More research needed

Despite all the potential profit and peril, the water-energy impact of marijuana cultivation remains little understood. Energy and environmental systems analyst, Evan Mills, published a paper quantifying the carbon footprint of cannabis. It turned out to be huge. Among his findings: indoor cannabis cultivation uses six times as much energy as the pharmaceutical industry and generates 15 million tonnes of carbon, equivalent to emissions from 3 million cars.

Cannabis puts pressure on another water resource: electricity, with indoor growers making huge energy demands on the grid © Bob Doran
Cannabis puts pressure on another water resource: electricity, with indoor growers making huge energy demands on the grid © Bob Doran

Yet Mills focused only on indoor cultivation, where excessive waste comes from illicit activity. Covert growers, for example, use diesel generators to avoid suspicious electric bills, and install extremely bright and energy intensive UV lighting. Moving out into the sunlight will reduce the energy and carbon footprint.

But these traditional energy measures don’t include the power related to the water consumed in the growing process or the energy required to lift / move the water to where the plants are located.

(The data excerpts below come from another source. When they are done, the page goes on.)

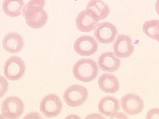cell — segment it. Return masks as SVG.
Returning <instances> with one entry per match:
<instances>
[{
  "label": "cell",
  "mask_w": 159,
  "mask_h": 119,
  "mask_svg": "<svg viewBox=\"0 0 159 119\" xmlns=\"http://www.w3.org/2000/svg\"><path fill=\"white\" fill-rule=\"evenodd\" d=\"M45 4V0H30L25 6L23 15L29 27L39 29L46 24L48 15L43 10Z\"/></svg>",
  "instance_id": "1"
},
{
  "label": "cell",
  "mask_w": 159,
  "mask_h": 119,
  "mask_svg": "<svg viewBox=\"0 0 159 119\" xmlns=\"http://www.w3.org/2000/svg\"><path fill=\"white\" fill-rule=\"evenodd\" d=\"M99 73L97 64L91 59H81L73 67V75L75 79L83 83L93 81Z\"/></svg>",
  "instance_id": "2"
},
{
  "label": "cell",
  "mask_w": 159,
  "mask_h": 119,
  "mask_svg": "<svg viewBox=\"0 0 159 119\" xmlns=\"http://www.w3.org/2000/svg\"><path fill=\"white\" fill-rule=\"evenodd\" d=\"M88 92L85 87L74 85L66 89L63 94L64 101L71 108L81 105L87 99Z\"/></svg>",
  "instance_id": "3"
},
{
  "label": "cell",
  "mask_w": 159,
  "mask_h": 119,
  "mask_svg": "<svg viewBox=\"0 0 159 119\" xmlns=\"http://www.w3.org/2000/svg\"><path fill=\"white\" fill-rule=\"evenodd\" d=\"M25 70V64L23 60L18 56H12L6 61L3 73L7 79L15 81L23 76Z\"/></svg>",
  "instance_id": "4"
},
{
  "label": "cell",
  "mask_w": 159,
  "mask_h": 119,
  "mask_svg": "<svg viewBox=\"0 0 159 119\" xmlns=\"http://www.w3.org/2000/svg\"><path fill=\"white\" fill-rule=\"evenodd\" d=\"M24 111L23 102L15 96L7 98L1 106L2 116L6 119H18L22 116Z\"/></svg>",
  "instance_id": "5"
},
{
  "label": "cell",
  "mask_w": 159,
  "mask_h": 119,
  "mask_svg": "<svg viewBox=\"0 0 159 119\" xmlns=\"http://www.w3.org/2000/svg\"><path fill=\"white\" fill-rule=\"evenodd\" d=\"M63 104L61 99L55 94H51L42 99L40 104V112L45 117H55L61 112Z\"/></svg>",
  "instance_id": "6"
},
{
  "label": "cell",
  "mask_w": 159,
  "mask_h": 119,
  "mask_svg": "<svg viewBox=\"0 0 159 119\" xmlns=\"http://www.w3.org/2000/svg\"><path fill=\"white\" fill-rule=\"evenodd\" d=\"M120 103L122 110L129 116L137 115L143 111L144 107V103L141 97L132 93L124 96Z\"/></svg>",
  "instance_id": "7"
},
{
  "label": "cell",
  "mask_w": 159,
  "mask_h": 119,
  "mask_svg": "<svg viewBox=\"0 0 159 119\" xmlns=\"http://www.w3.org/2000/svg\"><path fill=\"white\" fill-rule=\"evenodd\" d=\"M117 33V28L114 24L105 22L96 27L94 29V35L100 43L108 44L114 42Z\"/></svg>",
  "instance_id": "8"
},
{
  "label": "cell",
  "mask_w": 159,
  "mask_h": 119,
  "mask_svg": "<svg viewBox=\"0 0 159 119\" xmlns=\"http://www.w3.org/2000/svg\"><path fill=\"white\" fill-rule=\"evenodd\" d=\"M98 43L92 37L82 36L74 43V50L77 54L81 56H90L98 49Z\"/></svg>",
  "instance_id": "9"
},
{
  "label": "cell",
  "mask_w": 159,
  "mask_h": 119,
  "mask_svg": "<svg viewBox=\"0 0 159 119\" xmlns=\"http://www.w3.org/2000/svg\"><path fill=\"white\" fill-rule=\"evenodd\" d=\"M114 54L118 58H128L134 51L132 39L126 34H120L113 45Z\"/></svg>",
  "instance_id": "10"
},
{
  "label": "cell",
  "mask_w": 159,
  "mask_h": 119,
  "mask_svg": "<svg viewBox=\"0 0 159 119\" xmlns=\"http://www.w3.org/2000/svg\"><path fill=\"white\" fill-rule=\"evenodd\" d=\"M98 20L90 11L85 10L80 13L76 17L75 24L77 29L84 33L93 30L98 24Z\"/></svg>",
  "instance_id": "11"
},
{
  "label": "cell",
  "mask_w": 159,
  "mask_h": 119,
  "mask_svg": "<svg viewBox=\"0 0 159 119\" xmlns=\"http://www.w3.org/2000/svg\"><path fill=\"white\" fill-rule=\"evenodd\" d=\"M98 64L99 68L103 72L114 73L119 69L121 61L114 53L106 52L100 56Z\"/></svg>",
  "instance_id": "12"
},
{
  "label": "cell",
  "mask_w": 159,
  "mask_h": 119,
  "mask_svg": "<svg viewBox=\"0 0 159 119\" xmlns=\"http://www.w3.org/2000/svg\"><path fill=\"white\" fill-rule=\"evenodd\" d=\"M2 46L6 51L12 54L17 53L20 52L24 47V40L17 33H9L4 38Z\"/></svg>",
  "instance_id": "13"
},
{
  "label": "cell",
  "mask_w": 159,
  "mask_h": 119,
  "mask_svg": "<svg viewBox=\"0 0 159 119\" xmlns=\"http://www.w3.org/2000/svg\"><path fill=\"white\" fill-rule=\"evenodd\" d=\"M100 90L107 94H114L119 89V83L116 76L110 74L102 75L98 79Z\"/></svg>",
  "instance_id": "14"
},
{
  "label": "cell",
  "mask_w": 159,
  "mask_h": 119,
  "mask_svg": "<svg viewBox=\"0 0 159 119\" xmlns=\"http://www.w3.org/2000/svg\"><path fill=\"white\" fill-rule=\"evenodd\" d=\"M120 109L119 102L112 96H106L102 98L98 104V111L100 113L107 117L117 112Z\"/></svg>",
  "instance_id": "15"
},
{
  "label": "cell",
  "mask_w": 159,
  "mask_h": 119,
  "mask_svg": "<svg viewBox=\"0 0 159 119\" xmlns=\"http://www.w3.org/2000/svg\"><path fill=\"white\" fill-rule=\"evenodd\" d=\"M86 10L92 13L98 21L107 18L110 13L108 6L102 0H91L88 4Z\"/></svg>",
  "instance_id": "16"
},
{
  "label": "cell",
  "mask_w": 159,
  "mask_h": 119,
  "mask_svg": "<svg viewBox=\"0 0 159 119\" xmlns=\"http://www.w3.org/2000/svg\"><path fill=\"white\" fill-rule=\"evenodd\" d=\"M25 3L23 0H4L2 10L7 16L15 18L24 12Z\"/></svg>",
  "instance_id": "17"
},
{
  "label": "cell",
  "mask_w": 159,
  "mask_h": 119,
  "mask_svg": "<svg viewBox=\"0 0 159 119\" xmlns=\"http://www.w3.org/2000/svg\"><path fill=\"white\" fill-rule=\"evenodd\" d=\"M143 31L147 36L159 42V20H151L145 22Z\"/></svg>",
  "instance_id": "18"
},
{
  "label": "cell",
  "mask_w": 159,
  "mask_h": 119,
  "mask_svg": "<svg viewBox=\"0 0 159 119\" xmlns=\"http://www.w3.org/2000/svg\"><path fill=\"white\" fill-rule=\"evenodd\" d=\"M147 119H159V108H153L147 113Z\"/></svg>",
  "instance_id": "19"
},
{
  "label": "cell",
  "mask_w": 159,
  "mask_h": 119,
  "mask_svg": "<svg viewBox=\"0 0 159 119\" xmlns=\"http://www.w3.org/2000/svg\"><path fill=\"white\" fill-rule=\"evenodd\" d=\"M155 9H156V12L157 13V15L159 16V0H157V1L156 2Z\"/></svg>",
  "instance_id": "20"
}]
</instances>
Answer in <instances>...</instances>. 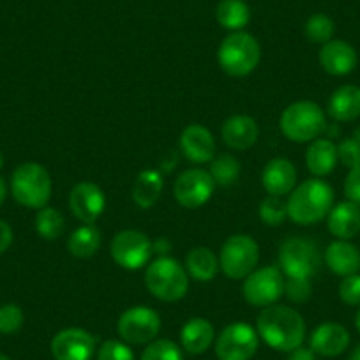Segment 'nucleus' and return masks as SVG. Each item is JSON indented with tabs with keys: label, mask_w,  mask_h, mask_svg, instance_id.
Returning a JSON list of instances; mask_svg holds the SVG:
<instances>
[{
	"label": "nucleus",
	"mask_w": 360,
	"mask_h": 360,
	"mask_svg": "<svg viewBox=\"0 0 360 360\" xmlns=\"http://www.w3.org/2000/svg\"><path fill=\"white\" fill-rule=\"evenodd\" d=\"M258 335L278 352H292V349L302 346L306 339V323L300 313L288 306H272L263 307L256 320Z\"/></svg>",
	"instance_id": "obj_1"
},
{
	"label": "nucleus",
	"mask_w": 360,
	"mask_h": 360,
	"mask_svg": "<svg viewBox=\"0 0 360 360\" xmlns=\"http://www.w3.org/2000/svg\"><path fill=\"white\" fill-rule=\"evenodd\" d=\"M286 207L293 223L302 226L316 224L327 217L334 207V191L323 180L309 179L290 193Z\"/></svg>",
	"instance_id": "obj_2"
},
{
	"label": "nucleus",
	"mask_w": 360,
	"mask_h": 360,
	"mask_svg": "<svg viewBox=\"0 0 360 360\" xmlns=\"http://www.w3.org/2000/svg\"><path fill=\"white\" fill-rule=\"evenodd\" d=\"M147 290L162 302H176L184 299L189 288V276L176 259L161 256L148 263L145 272Z\"/></svg>",
	"instance_id": "obj_3"
},
{
	"label": "nucleus",
	"mask_w": 360,
	"mask_h": 360,
	"mask_svg": "<svg viewBox=\"0 0 360 360\" xmlns=\"http://www.w3.org/2000/svg\"><path fill=\"white\" fill-rule=\"evenodd\" d=\"M51 176L39 162H23L13 172V198L29 209H43L51 198Z\"/></svg>",
	"instance_id": "obj_4"
},
{
	"label": "nucleus",
	"mask_w": 360,
	"mask_h": 360,
	"mask_svg": "<svg viewBox=\"0 0 360 360\" xmlns=\"http://www.w3.org/2000/svg\"><path fill=\"white\" fill-rule=\"evenodd\" d=\"M262 48L255 36L248 32H231L223 39L217 50V62L221 69L230 76H248L258 68Z\"/></svg>",
	"instance_id": "obj_5"
},
{
	"label": "nucleus",
	"mask_w": 360,
	"mask_h": 360,
	"mask_svg": "<svg viewBox=\"0 0 360 360\" xmlns=\"http://www.w3.org/2000/svg\"><path fill=\"white\" fill-rule=\"evenodd\" d=\"M283 134L295 143H307L320 136L327 127L325 113L316 103L297 101L286 106L279 120Z\"/></svg>",
	"instance_id": "obj_6"
},
{
	"label": "nucleus",
	"mask_w": 360,
	"mask_h": 360,
	"mask_svg": "<svg viewBox=\"0 0 360 360\" xmlns=\"http://www.w3.org/2000/svg\"><path fill=\"white\" fill-rule=\"evenodd\" d=\"M259 259V248L249 235H231L221 245L219 269L230 279H245L256 270Z\"/></svg>",
	"instance_id": "obj_7"
},
{
	"label": "nucleus",
	"mask_w": 360,
	"mask_h": 360,
	"mask_svg": "<svg viewBox=\"0 0 360 360\" xmlns=\"http://www.w3.org/2000/svg\"><path fill=\"white\" fill-rule=\"evenodd\" d=\"M279 269L286 278L311 279L320 266V252L314 242L288 237L279 248Z\"/></svg>",
	"instance_id": "obj_8"
},
{
	"label": "nucleus",
	"mask_w": 360,
	"mask_h": 360,
	"mask_svg": "<svg viewBox=\"0 0 360 360\" xmlns=\"http://www.w3.org/2000/svg\"><path fill=\"white\" fill-rule=\"evenodd\" d=\"M285 274L279 266H263V269L252 270L244 279L242 293L251 306H272L285 295Z\"/></svg>",
	"instance_id": "obj_9"
},
{
	"label": "nucleus",
	"mask_w": 360,
	"mask_h": 360,
	"mask_svg": "<svg viewBox=\"0 0 360 360\" xmlns=\"http://www.w3.org/2000/svg\"><path fill=\"white\" fill-rule=\"evenodd\" d=\"M259 335L244 321L230 323L216 339V355L219 360H251L259 345Z\"/></svg>",
	"instance_id": "obj_10"
},
{
	"label": "nucleus",
	"mask_w": 360,
	"mask_h": 360,
	"mask_svg": "<svg viewBox=\"0 0 360 360\" xmlns=\"http://www.w3.org/2000/svg\"><path fill=\"white\" fill-rule=\"evenodd\" d=\"M119 335L129 345H147L161 330V318L147 306H134L124 311L117 323Z\"/></svg>",
	"instance_id": "obj_11"
},
{
	"label": "nucleus",
	"mask_w": 360,
	"mask_h": 360,
	"mask_svg": "<svg viewBox=\"0 0 360 360\" xmlns=\"http://www.w3.org/2000/svg\"><path fill=\"white\" fill-rule=\"evenodd\" d=\"M216 182L207 169L191 168L180 173L173 186V196L184 209H200L214 195Z\"/></svg>",
	"instance_id": "obj_12"
},
{
	"label": "nucleus",
	"mask_w": 360,
	"mask_h": 360,
	"mask_svg": "<svg viewBox=\"0 0 360 360\" xmlns=\"http://www.w3.org/2000/svg\"><path fill=\"white\" fill-rule=\"evenodd\" d=\"M154 252V244L138 230H124L113 237L112 256L117 265L126 270H140L148 265Z\"/></svg>",
	"instance_id": "obj_13"
},
{
	"label": "nucleus",
	"mask_w": 360,
	"mask_h": 360,
	"mask_svg": "<svg viewBox=\"0 0 360 360\" xmlns=\"http://www.w3.org/2000/svg\"><path fill=\"white\" fill-rule=\"evenodd\" d=\"M96 338L85 328H64L51 339V355L55 360H92Z\"/></svg>",
	"instance_id": "obj_14"
},
{
	"label": "nucleus",
	"mask_w": 360,
	"mask_h": 360,
	"mask_svg": "<svg viewBox=\"0 0 360 360\" xmlns=\"http://www.w3.org/2000/svg\"><path fill=\"white\" fill-rule=\"evenodd\" d=\"M105 193L94 182H79L71 189L69 195V209L76 219L85 224H92L105 212Z\"/></svg>",
	"instance_id": "obj_15"
},
{
	"label": "nucleus",
	"mask_w": 360,
	"mask_h": 360,
	"mask_svg": "<svg viewBox=\"0 0 360 360\" xmlns=\"http://www.w3.org/2000/svg\"><path fill=\"white\" fill-rule=\"evenodd\" d=\"M180 150L191 162L203 165L212 161L216 155V140L207 127L191 124L180 134Z\"/></svg>",
	"instance_id": "obj_16"
},
{
	"label": "nucleus",
	"mask_w": 360,
	"mask_h": 360,
	"mask_svg": "<svg viewBox=\"0 0 360 360\" xmlns=\"http://www.w3.org/2000/svg\"><path fill=\"white\" fill-rule=\"evenodd\" d=\"M320 65L325 72L332 76H346L356 68V51L349 43L341 39H332L325 43L320 50Z\"/></svg>",
	"instance_id": "obj_17"
},
{
	"label": "nucleus",
	"mask_w": 360,
	"mask_h": 360,
	"mask_svg": "<svg viewBox=\"0 0 360 360\" xmlns=\"http://www.w3.org/2000/svg\"><path fill=\"white\" fill-rule=\"evenodd\" d=\"M262 184L272 196L290 195L297 184V169L293 162L285 158H276L266 162L262 173Z\"/></svg>",
	"instance_id": "obj_18"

“The embedded energy in the water used for illegal operations will also most likely decrease as pot cultivation is legalised and moves outdoors,” says Dr Zach Burt, a water expert in California. “Transporting and treating water increases both the embedded energy and the per-unit cost of water, so it is likely that both will decrease under legalisation. By legitimising the trade, the cannabis energy and carbon footprint is likely to decline.”

The price of energy is a constraint on water and lighting. And the Northwest Power and Conservation Council found that huge savings could be realised if farmers switched to efficient greenhouses and to LED lighting, and their yields would increase. But not everyone agrees, and the old traditional ways die hard.

According to energy efficiency consultant John Morris, one cannabis grower in the West is converting a 90,000-square-foot warehouse. Despite installing energy efficient lighting and US$2 million in rooftop solar panels, he still expects to pay around US$1 million a month for electricity.

The grower in Las Vegas maintains that potency of outdoor plants is far lower than marijuana cultivated indoors. “While there are significant benefits to growing plants and produce in receptive natural settings like northern California and Oregon, there are bigger benefits in growing produce locally and avoiding the energy costs in transportation & distribution,” says Morris.

In short, it all comes back to the customer. At farmers’ markets, people like to know how and where and by whom their food is grown. The same ‘locavore’ impulse drives buying decisions over how a drug of choice is cultivated. After legalisation, sustainable certification may not be far behind.